Après re-visionnage de la série j'ai compris une chose. On use beaucoup d'encre et de salive à tergiverser sur la fin de cet anime. Mais de fin il n'y a pas.
Anno n'a pas créé Evangelion, non, il a donné naissance à une entité à part entière. Celle-ci est un monde qui n'a besoin de personne pour exister. Ni des critiques, ni même du public. En 1995 est né l'Eva. L'humanoïde créé par les hommes afin d'équivaloir dieu. Mais il n'est pas un élément de la série comme on pourrait le croire. Non. La série est Eva, dans sa plus profonde immortalité.
J'ai compris, en lisant la critique d'EcceLex qu'il n'y avait tout à comprendre, mais rien a définir de façon immuable.
Eva est comme un débat nocturne d'étudiants en philo au comptoir d'un bar. Elle est sans fin. Peu importe le nombre de visoinnages qu'on s'accordera et peu importe les heures passées à tenter d'y voir plus clair : le thème majeur de NGE pourrait bien être le cycle.
Pourquoi ?
Tout d'abord, le cycle est un élément récurent du scénario. A la fois le commencement l'aboutissement de celui-ci traite du même sujet : un nouveau départ. Que ce soit le second impact ou l'étude du cas psychologique de Shinji, on en revient à Repartir.
Ensuite, la boucle sans fin est systématique chez les différents personnages. Shinji abouti sans cesses à la même conclusion : Je ne dois pas fuir. Asuka ne parvient pas à s'échapper de son enfer mentale et le dit elle-même "J'ai l'impression d'enfoncer des portes ouvertes" tant dis que sa voix-off est accompagnée d'un visuel illustrant une succession de portes ramenant toutes au même point. Quant à Rei, le principe même de son personnage est que lorsqu'elle disparait elle renait. Elle possède une âme éternelle et une succession de corps tous identiques. Semblable au phoenix, quoi du plus récurent ?
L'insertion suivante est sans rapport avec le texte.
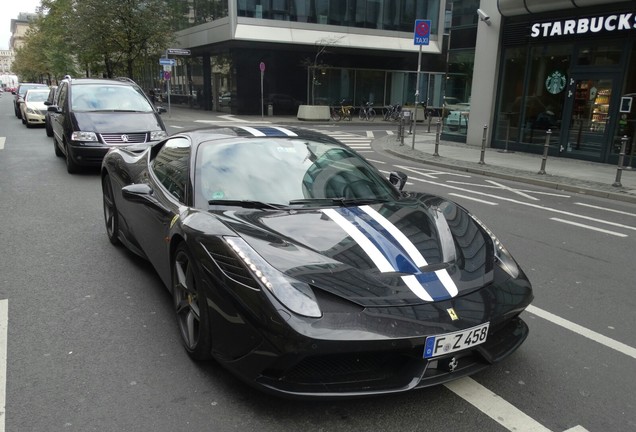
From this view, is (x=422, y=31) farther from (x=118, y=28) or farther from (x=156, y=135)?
(x=118, y=28)

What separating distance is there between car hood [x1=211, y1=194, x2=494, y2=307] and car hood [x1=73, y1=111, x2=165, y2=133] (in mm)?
7601

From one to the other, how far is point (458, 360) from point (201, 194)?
6.56 feet

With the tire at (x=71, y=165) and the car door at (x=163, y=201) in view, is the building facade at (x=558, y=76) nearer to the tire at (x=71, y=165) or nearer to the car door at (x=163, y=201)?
the car door at (x=163, y=201)

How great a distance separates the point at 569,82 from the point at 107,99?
12307mm

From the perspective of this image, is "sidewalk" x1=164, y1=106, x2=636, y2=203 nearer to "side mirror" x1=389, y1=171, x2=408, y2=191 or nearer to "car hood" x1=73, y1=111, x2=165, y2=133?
"side mirror" x1=389, y1=171, x2=408, y2=191

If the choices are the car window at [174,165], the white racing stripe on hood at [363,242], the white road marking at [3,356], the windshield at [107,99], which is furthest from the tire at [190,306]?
the windshield at [107,99]

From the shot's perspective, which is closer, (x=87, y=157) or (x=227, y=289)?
(x=227, y=289)

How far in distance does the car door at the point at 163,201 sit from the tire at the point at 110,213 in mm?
983

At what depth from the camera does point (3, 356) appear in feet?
10.9

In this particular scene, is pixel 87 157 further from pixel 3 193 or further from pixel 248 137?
pixel 248 137

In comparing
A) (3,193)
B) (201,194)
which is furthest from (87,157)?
(201,194)

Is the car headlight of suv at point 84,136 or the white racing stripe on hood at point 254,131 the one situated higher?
the white racing stripe on hood at point 254,131

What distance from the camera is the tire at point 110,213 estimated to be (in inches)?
220

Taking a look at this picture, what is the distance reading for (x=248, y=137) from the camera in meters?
4.04
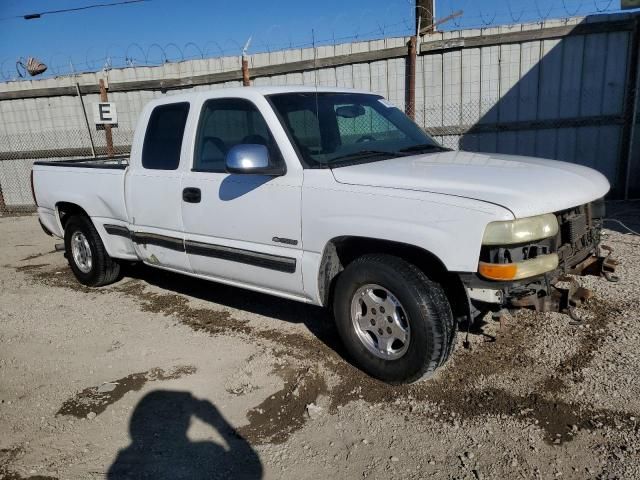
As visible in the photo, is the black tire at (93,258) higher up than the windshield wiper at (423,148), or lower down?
lower down

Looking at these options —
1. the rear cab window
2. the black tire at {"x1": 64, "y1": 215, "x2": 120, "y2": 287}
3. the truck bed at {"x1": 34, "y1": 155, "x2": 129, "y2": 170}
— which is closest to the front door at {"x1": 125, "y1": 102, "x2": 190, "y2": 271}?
the rear cab window

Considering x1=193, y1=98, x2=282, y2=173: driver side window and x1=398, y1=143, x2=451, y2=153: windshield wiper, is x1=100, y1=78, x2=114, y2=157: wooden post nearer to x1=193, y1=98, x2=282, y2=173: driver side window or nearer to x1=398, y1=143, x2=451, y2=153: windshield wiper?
x1=193, y1=98, x2=282, y2=173: driver side window

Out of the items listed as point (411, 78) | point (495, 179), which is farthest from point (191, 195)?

J'omets les autres personnages de la séries, mais tous on ce point commun de tourner en rond. Sans que personne jamais ne s'échappe. Mis à par Kaji. Mais je ne me permettrai pas de développer son cas qui m'échappe encore beaucoup trop.
Enfin, il y a le plan de complémentarité de l'homme. Celui-la même qui vise à mettre fin au fait que l'humanité tourne en rond et ne peut plus évoluer davantage. Celui qui annihilerait toute forme de reproduction et donc de cycle. Celui qui vise à ce que tout ne fasse plus qu'un. Et de façon plus analysée, celui qui est supposé inciter tout un chacun à sortir de son univers propre.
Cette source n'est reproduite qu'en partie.